▸ **Work instruction 1**:
Decide whether each statement below agrees with the game commentary. Answer yes or no, and quote the words of the game commentary that decide it.
(a) The writer turned in the confiscated drugs at the police station in NARC.
(b) In the original war on drugs game, players used drugs as power ups.
(c) The writer expects Vietnam games to reach the height of WWII gaming releases.
▸ **Work instruction 2**:
Answer these questions from the game commentary below.
(a) Which WWII game does the writer call the most famous?
(b) Which game does the writer say later did the same thing as NARC, though less ridiculously?
(c) Whom does the writer call on to make a game about racial violence?

___ Excerpt to read ___

NARC, the most recent reboot of the war on drugs game, was supposed to be some sort of great leap in innovation in the franchise... what you got was a bad marriage between a game that wanted to be Grand Theft Auto, yet kept straying into the not so freeform gameplay world of Predator : Concrete Jungle (with limited cityspace to explore, limited gaming options and the sameness of gameplay throughout... only I'd rather you play Predator : Concrete Jungle than this mismash). Of course the gameplay wasn't the biggest thing that hung on this game's neck, and made it the punching bag of the media, oh no. That would be the retarded idea of making the drugs you confiscated from the dealers in said game act as power ups (making you run super fast or maybe invincible or slow time or something or another, I forgot what). Yeah, of course the media would jump all over that like crazy, it's a game promoting drug use (and to think the original had you out destroying drugs, not getting huffed and high on the drugs you were taking from the so called bad guys). Probably didn't help, come to think of it, that there was an unlockable element that you could only unlock by... yes... finding MORE DRUGS! Oh, and for the record? The gameplay was so whack you really didn't need the drugs as a good supply of meds from the pharmacy... the pharmacy?!?... and good weapons carried you through the game just fine without the need to sauce up. Me? I turned in all my drugs at the police station, and marveled how all the town's "prostitutes" were only into kissing and being groped for money, and nothing else. (And yes, I know The Warriors later did the same thing but not to the high degree of ridiculousness as NARC).

Speaking of historical sims (or just first slash third person shooters slash strategy games set in a historical setting) if your talking that then you have to mention the single greatest time in history that every game publisher and their third party counterparts can't stay away from (and need therapy to wean themselves off of)... World War II. Yeah. That war. Any give time, at any given year, there's X amount of WWII games on the marketplace. the most famous being, of course, Call of Duty. Right after that we got Brothers in Arms, Medal of Honor... and of course you have your strategies and your button mashers and once you even had a "You got your Champions of Norrath slash Untold Legends game in my WWII top down strategy RPG" experience known as Combat Elite : WWII Paratroopers (from a little third party company that somehow equated a top down game mechanic better known from series like Norrath and X-Men Legends as a good source of "innovation" in a WWII game... which would have been so if the game wasn't so freakin lame). Yeah. I've seen and played a good deal of it at one point or another, WWII, and all I know of WWII in games is one thing... I've stormed the beaches of Normandy, fought through the French Countryside, relived Pearl Harbor and gone on a trip through the Phillipines, not to mention went extreme in cold Mother Russia... several times over... and I'm pretty sure I learned nothing from the experience. No. Not a thing. (No need to go into Vietnam games since that will never reach the height of WWII gaming releases for, well, obvious reasons).

But what about social issues? Well games with drugs in it don't work (as shock and awe or otherwise). Racial violence in games never seem to really have any real emotional power (Spike Lee I demand that thee set thyself down to a gaming publisher and make a game about the topic that will be that powerful, it just needs a good writer and a respectful balance between gameplay and the message the gameplay is conveying... you the man for the job, I know it). And as for games based on powerful events in recent history? Forget it. Does the words "witch hunt" mean much?

___ Exercise data ___

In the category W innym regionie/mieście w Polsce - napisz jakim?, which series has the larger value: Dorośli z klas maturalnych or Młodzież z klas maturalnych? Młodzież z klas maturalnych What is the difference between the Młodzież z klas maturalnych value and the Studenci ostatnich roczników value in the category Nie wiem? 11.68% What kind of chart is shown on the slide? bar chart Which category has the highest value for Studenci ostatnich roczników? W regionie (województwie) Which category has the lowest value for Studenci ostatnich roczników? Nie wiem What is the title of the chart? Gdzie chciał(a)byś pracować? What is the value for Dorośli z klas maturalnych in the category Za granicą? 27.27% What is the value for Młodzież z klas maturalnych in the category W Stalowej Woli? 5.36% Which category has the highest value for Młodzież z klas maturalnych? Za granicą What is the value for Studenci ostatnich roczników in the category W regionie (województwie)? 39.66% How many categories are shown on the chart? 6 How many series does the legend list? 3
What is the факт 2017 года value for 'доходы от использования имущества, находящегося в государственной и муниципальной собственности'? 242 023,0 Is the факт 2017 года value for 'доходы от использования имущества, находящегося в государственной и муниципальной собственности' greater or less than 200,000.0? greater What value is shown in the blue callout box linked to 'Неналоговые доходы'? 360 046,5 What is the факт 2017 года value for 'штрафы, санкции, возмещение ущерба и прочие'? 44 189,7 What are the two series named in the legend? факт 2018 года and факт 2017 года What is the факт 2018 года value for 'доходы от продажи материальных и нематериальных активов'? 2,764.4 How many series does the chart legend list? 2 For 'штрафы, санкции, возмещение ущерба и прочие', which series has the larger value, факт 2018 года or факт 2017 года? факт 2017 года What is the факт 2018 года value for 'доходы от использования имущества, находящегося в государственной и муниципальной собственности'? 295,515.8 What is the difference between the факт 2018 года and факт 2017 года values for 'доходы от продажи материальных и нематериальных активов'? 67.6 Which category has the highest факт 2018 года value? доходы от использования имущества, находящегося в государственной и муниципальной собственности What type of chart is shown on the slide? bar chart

___

▸ **Answer space 1**:
(a) Yes: "I turned in all my drugs at the police station"
(b) No: "the original had you out destroying drugs"
(c) No: "that will never reach the height of WWII gaming releases"

▸ **Answer space 2**:
(a) Call of Duty
(b) The Warriors
(c) Spike Lee